JÚRI COMEÇA HOJE
Defesa diz que coronel é “preso político” e afirma que provará inocência no caso Zampieri
Patrícia Neves e Nickolly Vilella
A poucos minutos do julgamento do assassinato do advogado Roberto Zampieri, a defesa do coronel da reserva Etevaldo Luiz Caçadini de Vargas e afirmou que o militar é um “preso político”. Os advogados Sarah Quinetti e Jayne Carvalho passam a atuar conjuntamente no caso e sustentam que não existem provas que liguem o coronel ao homicídio.
Em entrevista, Sarah Quinetti afirmou que a acusação não conseguiu demonstrar a participação do militar no crime e disse que a defesa pretende comprovar sua inocência durante o julgamento. “São dois anos e oito meses esperando. O coronel é um preso político e tenho certeza de que era papel da acusação provar que o coronel tem alguma relação com esse crime. Vamos mostrar isso em plenário. O coronel nunca ouviu falar de Zampieri, nunca esteve aqui e não tem nada a ver com esse crime. Vamos provar. Ele não tem nada a ver com isso”, declarou a advogada.
O Tribunal do Júri está marcado para esta segunda-feira (28), em Cuiabá, quando serão julgados os policiais militares Antônio Gomes da Silva, Etevaldo Luiz Caçadini de Vargas e Hedilerson Fialho Martins Barbosa, denunciados pelo assassinato de Roberto Zampieri, morto a tiros em dezembro de 2023.
Na véspera da sessão, a Justiça de Mato Grosso retirou o segredo de Justiça da ação penal e determinou que o Ministério Público e as defesas analisem um novo acervo documental de aproximadamente 10 mil páginas anexado aos autos.
A decisão foi assinada pelo juiz José Mauro Nagib Jorge, da 11ª Vara Criminal Especializada da Justiça Militar de Cuiabá. O magistrado entendeu que não havia mais justificativa para manter o processo em sigilo, uma vez que os documentos também integram outra ação penal pública que investiga os mesmos fatos. Além disso, ressaltou que a proximidade do julgamento reforça o princípio da publicidade dos atos processuais, já que as provas serão debatidas em plenário perante o Conselho de Sentença.
Segundo a denúncia do Ministério Público, Antônio Gomes da Silva é apontado como autor dos disparos que mataram o advogado, enquanto Hedilerson Fialho Martins Barbosa teria dado apoio à execução.

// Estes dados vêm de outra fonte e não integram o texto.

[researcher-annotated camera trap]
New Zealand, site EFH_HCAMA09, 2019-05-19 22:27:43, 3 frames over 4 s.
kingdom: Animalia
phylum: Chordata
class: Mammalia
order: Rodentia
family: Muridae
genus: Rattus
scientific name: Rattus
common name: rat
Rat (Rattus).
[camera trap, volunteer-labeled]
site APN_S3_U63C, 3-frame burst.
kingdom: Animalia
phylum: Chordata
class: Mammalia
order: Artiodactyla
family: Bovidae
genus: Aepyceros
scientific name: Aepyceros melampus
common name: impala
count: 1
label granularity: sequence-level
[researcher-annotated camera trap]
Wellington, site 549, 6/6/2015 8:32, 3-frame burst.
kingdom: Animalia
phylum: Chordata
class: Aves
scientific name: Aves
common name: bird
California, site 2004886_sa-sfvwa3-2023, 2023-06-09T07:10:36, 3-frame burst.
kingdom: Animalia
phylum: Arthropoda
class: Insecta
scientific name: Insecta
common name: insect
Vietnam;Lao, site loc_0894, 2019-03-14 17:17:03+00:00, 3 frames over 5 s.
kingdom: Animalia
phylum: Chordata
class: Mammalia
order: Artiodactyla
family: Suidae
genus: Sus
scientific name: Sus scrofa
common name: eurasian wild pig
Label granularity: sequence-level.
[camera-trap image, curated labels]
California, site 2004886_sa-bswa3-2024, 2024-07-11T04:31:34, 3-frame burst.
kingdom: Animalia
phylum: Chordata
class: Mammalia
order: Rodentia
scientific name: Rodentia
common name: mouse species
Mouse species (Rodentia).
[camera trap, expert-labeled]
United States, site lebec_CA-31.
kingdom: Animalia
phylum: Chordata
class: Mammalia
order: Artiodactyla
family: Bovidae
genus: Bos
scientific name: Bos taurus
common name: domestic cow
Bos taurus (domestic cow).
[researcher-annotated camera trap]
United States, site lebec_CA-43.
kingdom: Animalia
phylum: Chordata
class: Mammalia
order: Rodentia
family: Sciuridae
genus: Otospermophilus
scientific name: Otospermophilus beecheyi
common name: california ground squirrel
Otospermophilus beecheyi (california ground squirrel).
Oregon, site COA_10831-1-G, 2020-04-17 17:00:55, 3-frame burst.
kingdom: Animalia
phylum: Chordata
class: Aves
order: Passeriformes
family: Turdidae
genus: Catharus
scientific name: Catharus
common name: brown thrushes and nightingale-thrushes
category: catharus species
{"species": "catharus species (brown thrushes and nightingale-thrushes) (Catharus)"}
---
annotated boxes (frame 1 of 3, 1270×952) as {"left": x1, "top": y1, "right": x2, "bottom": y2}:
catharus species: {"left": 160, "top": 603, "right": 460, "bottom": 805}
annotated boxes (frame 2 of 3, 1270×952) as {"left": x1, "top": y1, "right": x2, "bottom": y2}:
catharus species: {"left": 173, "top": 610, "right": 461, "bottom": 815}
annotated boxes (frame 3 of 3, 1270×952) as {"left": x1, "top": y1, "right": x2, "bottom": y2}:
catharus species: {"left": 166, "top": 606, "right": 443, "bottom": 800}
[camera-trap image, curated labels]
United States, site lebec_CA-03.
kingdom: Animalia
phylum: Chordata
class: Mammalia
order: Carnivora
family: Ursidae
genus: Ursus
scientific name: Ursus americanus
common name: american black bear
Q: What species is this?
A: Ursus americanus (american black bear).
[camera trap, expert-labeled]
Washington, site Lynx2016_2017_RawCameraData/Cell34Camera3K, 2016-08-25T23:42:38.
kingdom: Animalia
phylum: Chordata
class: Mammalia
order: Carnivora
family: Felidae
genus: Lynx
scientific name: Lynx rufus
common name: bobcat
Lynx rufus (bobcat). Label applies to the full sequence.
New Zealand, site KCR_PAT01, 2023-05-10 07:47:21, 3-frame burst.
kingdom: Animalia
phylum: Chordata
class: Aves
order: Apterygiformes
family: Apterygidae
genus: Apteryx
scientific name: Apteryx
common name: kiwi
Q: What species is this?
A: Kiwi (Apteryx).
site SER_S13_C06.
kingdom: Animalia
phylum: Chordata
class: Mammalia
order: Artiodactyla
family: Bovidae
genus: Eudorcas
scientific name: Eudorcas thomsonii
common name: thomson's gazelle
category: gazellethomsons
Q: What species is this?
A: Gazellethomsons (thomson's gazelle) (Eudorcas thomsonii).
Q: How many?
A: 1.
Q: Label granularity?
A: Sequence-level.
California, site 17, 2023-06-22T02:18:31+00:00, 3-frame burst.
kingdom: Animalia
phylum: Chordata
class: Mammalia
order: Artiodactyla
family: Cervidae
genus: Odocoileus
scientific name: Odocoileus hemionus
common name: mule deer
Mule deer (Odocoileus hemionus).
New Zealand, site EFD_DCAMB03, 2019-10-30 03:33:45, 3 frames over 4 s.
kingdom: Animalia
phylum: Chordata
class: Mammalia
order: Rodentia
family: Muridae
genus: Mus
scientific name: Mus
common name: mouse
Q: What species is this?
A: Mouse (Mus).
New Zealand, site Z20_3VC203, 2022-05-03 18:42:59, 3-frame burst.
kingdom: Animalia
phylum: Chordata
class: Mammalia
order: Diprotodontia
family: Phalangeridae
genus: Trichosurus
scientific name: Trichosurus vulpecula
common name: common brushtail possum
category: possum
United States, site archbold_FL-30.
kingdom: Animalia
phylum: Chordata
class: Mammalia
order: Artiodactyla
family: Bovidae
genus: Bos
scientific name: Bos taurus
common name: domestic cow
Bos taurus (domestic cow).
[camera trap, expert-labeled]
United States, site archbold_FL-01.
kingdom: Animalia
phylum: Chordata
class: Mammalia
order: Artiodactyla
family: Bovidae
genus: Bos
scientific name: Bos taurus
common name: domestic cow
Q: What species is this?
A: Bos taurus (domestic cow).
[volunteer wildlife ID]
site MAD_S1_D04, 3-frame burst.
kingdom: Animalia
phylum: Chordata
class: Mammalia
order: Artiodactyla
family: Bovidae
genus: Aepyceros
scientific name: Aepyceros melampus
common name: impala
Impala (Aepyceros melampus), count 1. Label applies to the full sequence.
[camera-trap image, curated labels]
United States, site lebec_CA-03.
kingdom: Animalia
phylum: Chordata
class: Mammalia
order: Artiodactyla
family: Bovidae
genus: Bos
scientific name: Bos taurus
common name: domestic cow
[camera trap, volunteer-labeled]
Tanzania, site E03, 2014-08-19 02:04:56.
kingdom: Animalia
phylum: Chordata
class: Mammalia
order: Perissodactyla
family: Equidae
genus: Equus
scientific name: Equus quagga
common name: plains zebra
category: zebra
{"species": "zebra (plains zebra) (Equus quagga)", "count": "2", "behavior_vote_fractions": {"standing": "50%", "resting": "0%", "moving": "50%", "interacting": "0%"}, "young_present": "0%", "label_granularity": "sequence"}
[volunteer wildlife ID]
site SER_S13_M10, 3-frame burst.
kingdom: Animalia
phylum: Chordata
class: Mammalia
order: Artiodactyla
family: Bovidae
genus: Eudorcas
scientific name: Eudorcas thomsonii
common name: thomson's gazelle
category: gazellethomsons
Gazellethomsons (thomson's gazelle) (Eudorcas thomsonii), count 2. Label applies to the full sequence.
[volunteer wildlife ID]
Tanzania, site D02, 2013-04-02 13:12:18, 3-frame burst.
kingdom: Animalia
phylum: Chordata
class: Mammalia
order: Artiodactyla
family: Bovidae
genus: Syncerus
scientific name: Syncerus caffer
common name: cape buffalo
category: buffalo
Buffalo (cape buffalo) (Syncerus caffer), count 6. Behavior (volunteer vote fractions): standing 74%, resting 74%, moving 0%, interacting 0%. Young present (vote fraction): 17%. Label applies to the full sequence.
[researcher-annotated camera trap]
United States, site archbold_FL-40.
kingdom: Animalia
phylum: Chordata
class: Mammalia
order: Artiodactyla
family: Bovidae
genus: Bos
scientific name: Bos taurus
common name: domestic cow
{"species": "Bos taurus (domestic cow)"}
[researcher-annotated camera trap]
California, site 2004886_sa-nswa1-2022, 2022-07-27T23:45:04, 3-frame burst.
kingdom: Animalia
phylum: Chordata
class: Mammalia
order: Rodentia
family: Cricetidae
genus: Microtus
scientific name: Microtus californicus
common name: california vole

Já o coronel da reserva Etevaldo Luiz Caçadini de Vargas é acusado de intermediar o homicídio mediante pagamento e promessa de recompensa.
A acusação sustenta que o assassinato foi resultado de uma estrutura criminosa organizada, com divisão de funções entre os envolvidos. Conforme o Ministério Público, o casal Elenice Ballarotti Laurindo e Aníbal Manoel Laurindo teria encomendado a morte de Zampieri em razão de uma disputa judicial envolvendo a Fazenda Lagoa Azul. A defesa, por sua vez, nega qualquer participação de Caçadini no crime e afirma que demonstrará, durante o julgamento, que o coronel não possui qualquer vínculo com o homicídio.